TASK BRIEF
Can you put every line from the one containing "Which of the" through the end of the items, inclusive, into a Markdown table with the columns Row and Line, numbering each row and leaving out blank lines?

★ ★ ★

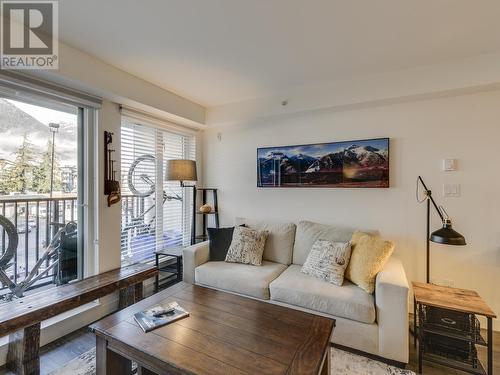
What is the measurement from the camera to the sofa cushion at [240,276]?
2.33m

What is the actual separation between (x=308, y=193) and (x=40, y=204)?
279cm

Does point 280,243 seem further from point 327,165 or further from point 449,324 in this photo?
point 449,324

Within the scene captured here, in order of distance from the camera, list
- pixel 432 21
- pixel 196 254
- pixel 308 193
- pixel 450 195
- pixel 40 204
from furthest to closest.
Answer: pixel 308 193 → pixel 196 254 → pixel 450 195 → pixel 40 204 → pixel 432 21

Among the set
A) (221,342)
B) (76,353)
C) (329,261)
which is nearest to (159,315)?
(221,342)

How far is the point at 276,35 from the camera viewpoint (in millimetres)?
1923

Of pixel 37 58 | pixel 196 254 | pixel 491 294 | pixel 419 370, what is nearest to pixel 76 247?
pixel 196 254

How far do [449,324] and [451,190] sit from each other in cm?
127

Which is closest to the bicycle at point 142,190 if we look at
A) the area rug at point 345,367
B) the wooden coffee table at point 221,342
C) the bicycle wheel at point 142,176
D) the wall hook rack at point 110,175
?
the bicycle wheel at point 142,176

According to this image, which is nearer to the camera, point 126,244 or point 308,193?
point 126,244

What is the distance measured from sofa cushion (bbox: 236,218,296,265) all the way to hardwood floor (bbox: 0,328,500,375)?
133 cm

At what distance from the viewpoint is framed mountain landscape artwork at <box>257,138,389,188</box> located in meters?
2.71

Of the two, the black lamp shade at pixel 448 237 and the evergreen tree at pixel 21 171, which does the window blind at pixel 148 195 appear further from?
the black lamp shade at pixel 448 237

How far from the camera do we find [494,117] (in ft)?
7.54

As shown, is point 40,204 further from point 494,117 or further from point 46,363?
point 494,117
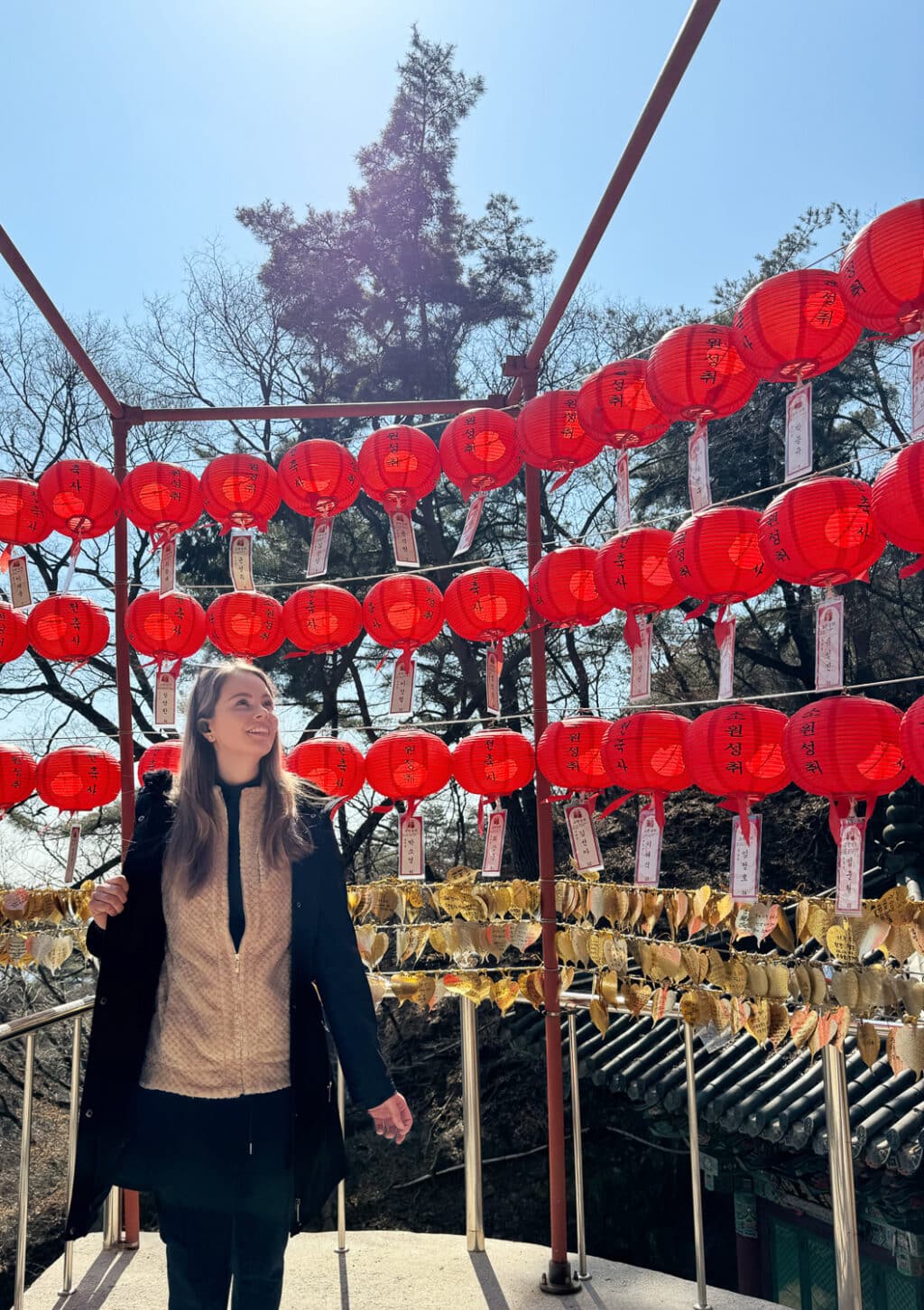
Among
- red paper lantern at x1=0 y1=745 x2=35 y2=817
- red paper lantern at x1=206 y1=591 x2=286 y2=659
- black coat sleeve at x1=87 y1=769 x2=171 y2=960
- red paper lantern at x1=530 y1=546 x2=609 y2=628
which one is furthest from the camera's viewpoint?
red paper lantern at x1=0 y1=745 x2=35 y2=817

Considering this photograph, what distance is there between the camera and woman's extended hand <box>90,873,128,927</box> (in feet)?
5.99

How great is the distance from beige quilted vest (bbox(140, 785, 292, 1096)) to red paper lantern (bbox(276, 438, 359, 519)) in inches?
95.0

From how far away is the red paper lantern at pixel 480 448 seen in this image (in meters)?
3.86

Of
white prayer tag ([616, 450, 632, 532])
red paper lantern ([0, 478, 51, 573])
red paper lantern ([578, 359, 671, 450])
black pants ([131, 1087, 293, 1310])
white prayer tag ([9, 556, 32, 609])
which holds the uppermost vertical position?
red paper lantern ([578, 359, 671, 450])

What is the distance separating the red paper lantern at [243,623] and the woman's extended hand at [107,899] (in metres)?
2.45

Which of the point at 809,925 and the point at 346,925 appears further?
the point at 809,925

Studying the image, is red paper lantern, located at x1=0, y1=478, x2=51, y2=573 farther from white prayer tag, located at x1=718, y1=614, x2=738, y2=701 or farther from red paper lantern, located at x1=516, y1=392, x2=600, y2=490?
white prayer tag, located at x1=718, y1=614, x2=738, y2=701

★ ★ ★

RESULT OF THE EXERCISE
| Row | Line |
|---|---|
| 1 | Which of the point at 809,925 and the point at 346,925 appears further? |
| 2 | the point at 809,925 |
| 3 | Studying the image, is red paper lantern, located at x1=0, y1=478, x2=51, y2=573 farther from white prayer tag, located at x1=718, y1=614, x2=738, y2=701 or farther from red paper lantern, located at x1=516, y1=392, x2=600, y2=490? |
| 4 | white prayer tag, located at x1=718, y1=614, x2=738, y2=701 |